[Information shown — start]

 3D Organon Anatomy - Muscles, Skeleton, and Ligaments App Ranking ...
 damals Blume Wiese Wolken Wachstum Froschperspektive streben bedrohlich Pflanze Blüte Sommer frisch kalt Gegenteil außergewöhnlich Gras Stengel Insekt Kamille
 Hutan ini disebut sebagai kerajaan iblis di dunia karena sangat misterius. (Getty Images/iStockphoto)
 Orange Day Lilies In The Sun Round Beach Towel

[Information shown — finish]

Your task is to repeat each line of the material exactly.

 3D Organon Anatomy - Muscles, Skeleton, and Ligaments App Ranking ...
 damals Blume Wiese Wolken Wachstum Froschperspektive streben bedrohlich Pflanze Blüte Sommer frisch kalt Gegenteil außergewöhnlich Gras Stengel Insekt Kamille
 Hutan ini disebut sebagai kerajaan iblis di dunia karena sangat misterius. (Getty Images/iStockphoto)
 Orange Day Lilies In The Sun Round Beach Towel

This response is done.